KenKundert / nestedtext

Human readable and writable data interchange format
https://nestedtext.org
MIT License
362 stars 13 forks source link

Thoughts on a Sentinel Value to Denote File Begin / End? #7

Closed jamesdbowman closed 3 years ago

jamesdbowman commented 3 years ago

First of all, thanks for taking the time to publish this repo.

A common complaint about YAML-esque markup languages is that incomplete subsections of the file can be validly parsed, leading to data loss in some situations.

Would you consider extending nestedtext markup to include a sentinel value denoting the beginning and end of a file? I imagine the slight reduction in the initial usability of the markup language would be worth the gains in file integrity (for those users who choose not to implement their own validation / checksums).

KenKundert commented 3 years ago

Thanks for the suggestion. It seems like a good idea. Let me think about how I might do that.

kalekundert commented 3 years ago

Hmm, that's an interesting idea. Can you give some examples of how a file might get truncated? I haven't experienced this first-hand, but I think it's important to know how data can be lost in order to respond appropriately. In particular, would it be necessary to have sentinels at the beginning and end of a file, or would be sufficient to just have a sentinel at the end? Similarly, if data can be lost from the middle of the file (and not just the ends), then having sentinels wouldn't really accomplish much: you'd still need a checksum to know if you got the whole file.

Another thing I'm thinking about is whether it would make sense to make the beginning/end sentinels optional by default, but required if an argument explicitly requested by the load() caller, e.g. load(require_ends=True). The advantages of this are that it wouldn't break existing files (not that there are very many yet) and it wouldn't require extra markup for applications where file integrity isn't a concern. The disadvantages are that most people would probably not start using the sentinels until they'd been bitten by a truncation bug, and even then they'd have to go back and add sentienels to all of their existing files, which could be really painful.

A final comment is that we view nestedtext as having a single responsibility, which is to repesent the structure of data. Just as we defer to other tools to deal with the validation of that data, it would be natural for us to defer to other tools to maintain file integrity. Especially if there's not a one-size-fits-all solution to this.

jamesdbowman commented 3 years ago

Here's one example I could find of YAML truncation leading to a valid parse but invalid results.

That's a good point, though, about middle-file-truncation or corruption being dangerous. Giving users false-confidence in their use of sentinel values could lead to other types of file integrity errors slipping through the cracks.

As a fun thought exercise, the sentinel could also embed a file checksum, for optional use by the hyper-vigilant...

:BEGIN:
file:
 - contents
:END:{md5=595f44fec1e92a71d3e9e77456ba80d1}

But this is definitely too far away from the "defer to other tools" ideology. Feel free to close this bug if the recommendation is that users should defer to other tools to maintain file integrity if they so desire. Thanks for taking a look.

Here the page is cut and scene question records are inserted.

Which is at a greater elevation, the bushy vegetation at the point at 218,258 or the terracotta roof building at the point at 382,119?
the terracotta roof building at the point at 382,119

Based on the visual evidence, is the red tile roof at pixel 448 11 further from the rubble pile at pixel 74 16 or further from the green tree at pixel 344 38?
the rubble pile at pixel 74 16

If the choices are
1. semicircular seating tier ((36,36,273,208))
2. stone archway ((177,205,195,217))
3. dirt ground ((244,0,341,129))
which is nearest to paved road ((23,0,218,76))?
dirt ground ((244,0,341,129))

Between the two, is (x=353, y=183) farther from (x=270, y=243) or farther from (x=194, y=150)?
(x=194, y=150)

KenKundert commented 3 years ago

We are still noodling on this. One thought is to support an optional begin/end as a pair, where the begin and end can include a small amount of metadata, like the signature you suggested. Other metadata might be the version number for the NestedText file format and the name or source of the intended schema (this is the subject of another issue being discussed). The signature is interesting because one can use it to determine if the contents were hand modified, which could be used to trigger a recompile or rebuild. Of couse one could always use md5sum to implement something similar outside NestedText, but the md5 signature computed by NestedText could easily exclude comments and blank lines.

KenKundert commented 3 years ago

At this point we are trying to maintain the simplicity of the language and so have decided to hold off on this idea and see if the case for it strengthens. I will leave you with one thought though. You can implement this your self in your application by simply inserting a start key and end key. Your application can then check that they are both there. For example:

BEGIN:
file:
   - contents
END:

In this example, BEGIN and END have empty values, but you can use them for version numbers and integrity codes.